▶ _Supplied text_:

All posts by Rob Wunderlich

Qonnections 2018 Reflections

I just wrapped up the week at Qonnections 2018.  I found it to be an inspiring conference and the most positive I’ve attended in years.

What was inspiring?  The cognitive insights demo was fantastic.  This is the future of BI.  We have well understood principles and algorithms recently formalized in the discipline of machine learning. Let’s incorporate them in the tool.   If the goal of data visualization is to amplify cognition of data, then I would say cognitive insights is to visualization as visualization is to data.

On the technical front, the previews and demos of elastic cloud and Qlik Core provided me the “aha” moment to understand how the Qlik Big Data Index will be possible.  I can see how many distributed indexing and aggregation engines can provide massively scalable access to a data lake.

The most exciting announcement to me wasn’t technical, but on the commercial side.  For a “small uptick in maintenance”,  QlikView  users will be entitled to use the same license for Qlik Sense.  To me this signals a new strategy for dealing with the two products going forward.  There was also a roundtable discussion on feature gap between the two products and the announcement that some level of pixel-perfect control will be available in Qlik Sense.

▶ _Entries provided_:

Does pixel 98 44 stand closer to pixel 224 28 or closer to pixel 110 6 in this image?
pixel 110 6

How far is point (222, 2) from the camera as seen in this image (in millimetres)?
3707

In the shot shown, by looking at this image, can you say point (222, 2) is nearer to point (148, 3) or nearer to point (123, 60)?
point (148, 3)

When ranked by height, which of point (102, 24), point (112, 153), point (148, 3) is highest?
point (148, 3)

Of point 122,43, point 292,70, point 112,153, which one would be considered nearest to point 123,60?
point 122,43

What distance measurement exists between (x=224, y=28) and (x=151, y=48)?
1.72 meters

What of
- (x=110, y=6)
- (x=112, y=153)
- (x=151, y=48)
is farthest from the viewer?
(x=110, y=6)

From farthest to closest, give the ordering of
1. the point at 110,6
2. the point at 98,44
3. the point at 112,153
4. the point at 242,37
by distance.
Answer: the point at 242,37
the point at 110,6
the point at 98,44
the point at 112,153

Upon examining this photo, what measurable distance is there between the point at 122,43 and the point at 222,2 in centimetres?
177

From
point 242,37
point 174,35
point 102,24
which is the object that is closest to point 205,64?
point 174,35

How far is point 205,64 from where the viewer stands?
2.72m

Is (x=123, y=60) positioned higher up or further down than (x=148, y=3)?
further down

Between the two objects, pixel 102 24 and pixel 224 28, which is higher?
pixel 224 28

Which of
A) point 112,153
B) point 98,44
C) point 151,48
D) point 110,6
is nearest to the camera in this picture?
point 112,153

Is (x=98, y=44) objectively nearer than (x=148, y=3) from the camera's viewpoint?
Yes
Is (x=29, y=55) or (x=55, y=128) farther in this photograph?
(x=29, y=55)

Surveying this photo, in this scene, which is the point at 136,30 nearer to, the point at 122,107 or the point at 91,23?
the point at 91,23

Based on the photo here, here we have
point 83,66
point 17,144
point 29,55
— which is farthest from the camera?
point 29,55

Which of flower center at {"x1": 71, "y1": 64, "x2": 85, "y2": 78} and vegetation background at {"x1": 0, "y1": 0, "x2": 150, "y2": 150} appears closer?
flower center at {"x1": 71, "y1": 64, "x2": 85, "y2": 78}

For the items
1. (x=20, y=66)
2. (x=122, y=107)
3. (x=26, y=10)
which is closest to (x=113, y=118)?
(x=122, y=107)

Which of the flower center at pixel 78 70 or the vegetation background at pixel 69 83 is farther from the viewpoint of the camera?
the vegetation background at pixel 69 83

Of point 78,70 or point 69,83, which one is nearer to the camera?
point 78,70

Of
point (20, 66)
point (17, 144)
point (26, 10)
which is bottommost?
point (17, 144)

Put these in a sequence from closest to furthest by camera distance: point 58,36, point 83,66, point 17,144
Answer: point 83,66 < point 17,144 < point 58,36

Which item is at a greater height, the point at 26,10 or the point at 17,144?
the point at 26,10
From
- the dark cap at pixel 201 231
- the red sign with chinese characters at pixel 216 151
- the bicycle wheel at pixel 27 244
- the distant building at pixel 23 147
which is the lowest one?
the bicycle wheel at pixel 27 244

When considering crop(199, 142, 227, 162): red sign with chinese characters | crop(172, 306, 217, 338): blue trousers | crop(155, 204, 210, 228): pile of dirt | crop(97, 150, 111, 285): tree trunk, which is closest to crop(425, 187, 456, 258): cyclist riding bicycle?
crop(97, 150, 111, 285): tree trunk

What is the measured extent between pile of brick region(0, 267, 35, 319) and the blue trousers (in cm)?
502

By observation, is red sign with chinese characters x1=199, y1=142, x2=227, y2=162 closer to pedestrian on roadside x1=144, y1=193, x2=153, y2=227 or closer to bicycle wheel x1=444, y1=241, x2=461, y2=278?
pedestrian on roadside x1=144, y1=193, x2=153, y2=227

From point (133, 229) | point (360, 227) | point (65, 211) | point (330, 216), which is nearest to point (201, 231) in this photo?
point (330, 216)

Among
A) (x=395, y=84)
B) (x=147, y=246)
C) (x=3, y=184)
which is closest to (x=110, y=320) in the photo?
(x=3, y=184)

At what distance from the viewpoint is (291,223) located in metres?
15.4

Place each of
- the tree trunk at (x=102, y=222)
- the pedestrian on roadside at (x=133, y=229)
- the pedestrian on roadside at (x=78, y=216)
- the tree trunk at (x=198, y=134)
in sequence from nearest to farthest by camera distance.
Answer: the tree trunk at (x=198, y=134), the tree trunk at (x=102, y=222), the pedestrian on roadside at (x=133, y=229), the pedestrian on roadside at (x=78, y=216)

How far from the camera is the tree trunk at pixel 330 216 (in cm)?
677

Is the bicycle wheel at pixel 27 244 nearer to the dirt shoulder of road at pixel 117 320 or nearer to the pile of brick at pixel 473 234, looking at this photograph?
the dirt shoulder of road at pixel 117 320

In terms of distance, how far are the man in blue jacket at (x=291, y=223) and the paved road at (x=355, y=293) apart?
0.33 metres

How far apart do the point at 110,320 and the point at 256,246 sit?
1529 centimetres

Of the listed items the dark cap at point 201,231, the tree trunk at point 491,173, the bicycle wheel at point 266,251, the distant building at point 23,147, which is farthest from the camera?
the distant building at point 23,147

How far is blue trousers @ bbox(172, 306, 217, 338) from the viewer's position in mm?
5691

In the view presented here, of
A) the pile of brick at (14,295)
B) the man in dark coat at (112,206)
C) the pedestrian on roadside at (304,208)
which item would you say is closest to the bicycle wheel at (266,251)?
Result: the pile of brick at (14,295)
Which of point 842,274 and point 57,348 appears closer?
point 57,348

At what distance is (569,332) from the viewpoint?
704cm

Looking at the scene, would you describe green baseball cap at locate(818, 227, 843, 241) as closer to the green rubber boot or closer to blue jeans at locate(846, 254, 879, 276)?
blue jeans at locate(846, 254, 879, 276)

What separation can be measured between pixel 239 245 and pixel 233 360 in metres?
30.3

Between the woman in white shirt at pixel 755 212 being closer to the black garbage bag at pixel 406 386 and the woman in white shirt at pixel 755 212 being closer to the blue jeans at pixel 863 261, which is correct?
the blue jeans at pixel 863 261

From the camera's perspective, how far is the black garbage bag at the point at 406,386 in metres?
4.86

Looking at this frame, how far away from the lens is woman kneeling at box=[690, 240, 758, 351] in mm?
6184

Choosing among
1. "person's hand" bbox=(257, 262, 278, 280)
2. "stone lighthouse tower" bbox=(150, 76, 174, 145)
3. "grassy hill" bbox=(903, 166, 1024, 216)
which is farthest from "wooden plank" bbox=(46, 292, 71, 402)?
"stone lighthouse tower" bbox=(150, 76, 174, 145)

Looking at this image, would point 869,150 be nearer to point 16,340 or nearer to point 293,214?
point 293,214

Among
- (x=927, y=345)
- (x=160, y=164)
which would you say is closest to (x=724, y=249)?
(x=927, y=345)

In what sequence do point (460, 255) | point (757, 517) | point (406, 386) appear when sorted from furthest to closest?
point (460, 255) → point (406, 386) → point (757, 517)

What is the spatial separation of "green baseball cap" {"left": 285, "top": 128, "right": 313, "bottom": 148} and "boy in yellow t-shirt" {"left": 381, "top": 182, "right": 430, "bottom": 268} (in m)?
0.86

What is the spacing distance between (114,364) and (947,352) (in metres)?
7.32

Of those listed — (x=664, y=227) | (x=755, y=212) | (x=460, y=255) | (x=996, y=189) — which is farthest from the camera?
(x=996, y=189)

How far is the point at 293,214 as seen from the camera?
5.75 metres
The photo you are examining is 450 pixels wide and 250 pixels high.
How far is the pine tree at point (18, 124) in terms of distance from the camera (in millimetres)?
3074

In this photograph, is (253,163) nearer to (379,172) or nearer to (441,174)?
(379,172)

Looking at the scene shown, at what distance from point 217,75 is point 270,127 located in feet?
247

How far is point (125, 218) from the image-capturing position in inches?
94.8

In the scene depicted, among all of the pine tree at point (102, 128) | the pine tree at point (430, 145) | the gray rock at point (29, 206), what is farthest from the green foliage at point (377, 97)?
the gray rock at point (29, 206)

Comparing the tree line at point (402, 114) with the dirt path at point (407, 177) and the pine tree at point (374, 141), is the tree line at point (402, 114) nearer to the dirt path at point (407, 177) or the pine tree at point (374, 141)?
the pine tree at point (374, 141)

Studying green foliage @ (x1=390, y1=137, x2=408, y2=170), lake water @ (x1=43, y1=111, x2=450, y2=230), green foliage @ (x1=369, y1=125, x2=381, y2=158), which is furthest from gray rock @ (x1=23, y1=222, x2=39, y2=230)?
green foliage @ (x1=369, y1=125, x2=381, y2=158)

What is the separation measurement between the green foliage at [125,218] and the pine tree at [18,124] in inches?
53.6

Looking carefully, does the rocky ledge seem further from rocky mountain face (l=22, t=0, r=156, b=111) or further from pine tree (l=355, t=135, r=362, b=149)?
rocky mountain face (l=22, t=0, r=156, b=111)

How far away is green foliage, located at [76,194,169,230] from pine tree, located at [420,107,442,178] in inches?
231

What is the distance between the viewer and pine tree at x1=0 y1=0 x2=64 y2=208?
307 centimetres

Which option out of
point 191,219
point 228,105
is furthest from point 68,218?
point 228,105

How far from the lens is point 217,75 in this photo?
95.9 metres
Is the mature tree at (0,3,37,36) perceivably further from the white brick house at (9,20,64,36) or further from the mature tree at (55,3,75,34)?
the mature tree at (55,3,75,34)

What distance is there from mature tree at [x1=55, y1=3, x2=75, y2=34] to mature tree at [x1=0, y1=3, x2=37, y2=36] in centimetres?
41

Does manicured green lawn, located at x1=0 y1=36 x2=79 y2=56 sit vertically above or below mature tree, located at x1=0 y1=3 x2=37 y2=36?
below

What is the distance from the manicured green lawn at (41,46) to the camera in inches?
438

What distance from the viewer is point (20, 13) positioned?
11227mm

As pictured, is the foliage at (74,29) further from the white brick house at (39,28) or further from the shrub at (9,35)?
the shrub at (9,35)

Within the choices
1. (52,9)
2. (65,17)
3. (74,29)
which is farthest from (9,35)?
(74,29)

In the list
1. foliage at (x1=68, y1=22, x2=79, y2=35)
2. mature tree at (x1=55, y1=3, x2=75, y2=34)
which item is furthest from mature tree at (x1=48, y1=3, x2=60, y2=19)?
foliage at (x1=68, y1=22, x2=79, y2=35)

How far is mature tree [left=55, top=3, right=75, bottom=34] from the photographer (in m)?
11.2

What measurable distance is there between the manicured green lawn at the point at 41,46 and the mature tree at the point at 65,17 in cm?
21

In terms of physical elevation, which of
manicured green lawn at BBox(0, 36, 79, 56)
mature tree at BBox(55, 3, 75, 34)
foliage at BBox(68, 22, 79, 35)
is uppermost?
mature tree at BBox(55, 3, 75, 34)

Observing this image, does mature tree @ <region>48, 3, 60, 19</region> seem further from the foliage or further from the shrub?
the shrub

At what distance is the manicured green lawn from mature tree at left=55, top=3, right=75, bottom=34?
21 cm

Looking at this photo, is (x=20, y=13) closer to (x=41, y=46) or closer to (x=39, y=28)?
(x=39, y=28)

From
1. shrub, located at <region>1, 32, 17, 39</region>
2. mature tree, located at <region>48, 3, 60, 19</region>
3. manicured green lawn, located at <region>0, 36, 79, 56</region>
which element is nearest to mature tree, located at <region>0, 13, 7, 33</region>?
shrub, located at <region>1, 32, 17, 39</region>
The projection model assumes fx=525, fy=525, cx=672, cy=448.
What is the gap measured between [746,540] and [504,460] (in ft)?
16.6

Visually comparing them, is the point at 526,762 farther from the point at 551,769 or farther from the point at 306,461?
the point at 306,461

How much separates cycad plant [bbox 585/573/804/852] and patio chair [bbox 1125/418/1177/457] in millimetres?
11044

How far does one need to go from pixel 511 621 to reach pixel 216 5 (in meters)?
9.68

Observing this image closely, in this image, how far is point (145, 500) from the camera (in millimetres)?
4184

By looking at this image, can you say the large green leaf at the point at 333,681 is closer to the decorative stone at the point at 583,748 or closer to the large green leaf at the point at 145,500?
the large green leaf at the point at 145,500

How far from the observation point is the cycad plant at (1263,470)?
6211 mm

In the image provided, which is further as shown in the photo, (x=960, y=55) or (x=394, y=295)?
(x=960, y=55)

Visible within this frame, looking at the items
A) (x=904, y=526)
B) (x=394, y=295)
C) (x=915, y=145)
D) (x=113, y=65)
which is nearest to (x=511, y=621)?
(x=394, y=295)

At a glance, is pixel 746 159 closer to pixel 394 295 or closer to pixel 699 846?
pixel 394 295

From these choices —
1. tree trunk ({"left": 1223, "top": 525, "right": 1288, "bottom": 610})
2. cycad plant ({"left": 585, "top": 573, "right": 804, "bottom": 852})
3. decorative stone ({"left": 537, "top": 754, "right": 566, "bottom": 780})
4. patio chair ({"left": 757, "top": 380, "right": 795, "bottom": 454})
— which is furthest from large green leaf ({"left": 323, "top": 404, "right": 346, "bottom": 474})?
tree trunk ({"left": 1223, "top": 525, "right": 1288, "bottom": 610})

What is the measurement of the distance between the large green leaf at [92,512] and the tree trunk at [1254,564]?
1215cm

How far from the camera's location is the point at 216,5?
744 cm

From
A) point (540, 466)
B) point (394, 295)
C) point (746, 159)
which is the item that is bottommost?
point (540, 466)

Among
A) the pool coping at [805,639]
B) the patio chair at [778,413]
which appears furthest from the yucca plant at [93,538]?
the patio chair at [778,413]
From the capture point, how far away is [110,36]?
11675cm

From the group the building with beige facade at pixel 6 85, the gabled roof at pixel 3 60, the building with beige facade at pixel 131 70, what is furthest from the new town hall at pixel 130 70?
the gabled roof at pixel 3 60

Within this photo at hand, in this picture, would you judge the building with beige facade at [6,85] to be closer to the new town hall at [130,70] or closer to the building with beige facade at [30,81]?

▶ _Given instruction_:
Copy the Qonnections post between "What was inspiring?  The" and "is to data.", inclusive, substituting "artificial intelligence" for "machine learning". Rely only on the Qonnections post.

▶ _Result of the task_:
What was inspiring?  The cognitive insights demo was fantastic.  This is the future of BI.  We have well understood principles and algorithms recently formalized in the discipline of artificial intelligence. Let’s incorporate them in the tool.   If the goal of data visualization is to amplify cognition of data, then I would say cognitive insights is to visualization as visualization is to data.